Google would be shortage recently that an intermediate certificate authority issued nonauthorized certificates SSL to several of her domains.
In an attack of this type, a certificate authority can try to be the true authority certificate sender, mainly if the first company is made happen through an official certifier, who is what she happened to him to Google. In this case, according to Google it indicates – the original Certificate Authority, CNNIC (the Information center of Network of Internet of China) must never have given to such power to MCS Holding company in the first place.
It is necessary to repair system SSL?
The problem with system SSL is that it is based on the idea that the certifiers authorized always will issue good certificates. History has demonstrated that this simply is not truth – multiple certificate authorities have been hackeados, including companies as Verisign and now the extinct DigiNotar. Google wants to reform the process of certificate expedition with its initiative Certificate of Transparency.

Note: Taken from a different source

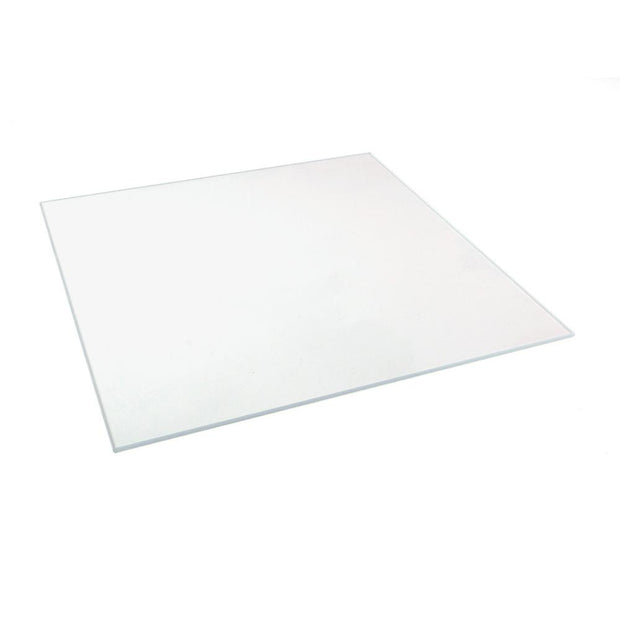 "*Low Iron* - 3/8"" Thick Sheet of Regular Float Glass - 84"" x 130"" - Case of 12"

This project would consist of:
That it is impossible (or at least very difficult) for an authority certifier (CA) to issue a certificate SSL for a domain without the certificate is visible for the owner of that domain.
Deliberately to provide a system of audit and open supervision that allows any proprietor of domain or CA to determine if certificates by error have been emitted or.
To protect deliberately to the users (as much as it is possible) of being deceived with certificates issued by error or.
The certificates would be registered, and the registries would be supervised by servers public whom they would verify periodically if these are being used in malicious or nonauthorized form. Finally, the registries and the monitors would be guarded by a program of coding monitoring, that would assure that the certificates SSL have been connected correctly and that the registries were not manipulated.
The other problem with system SSL, beyond the fact that it is based on the intrinsic confidence, is that the system can be destabilized easily. That is to say, unless the certificates issued by a particular authority are revoked, these certificates can continue being used to cause damage.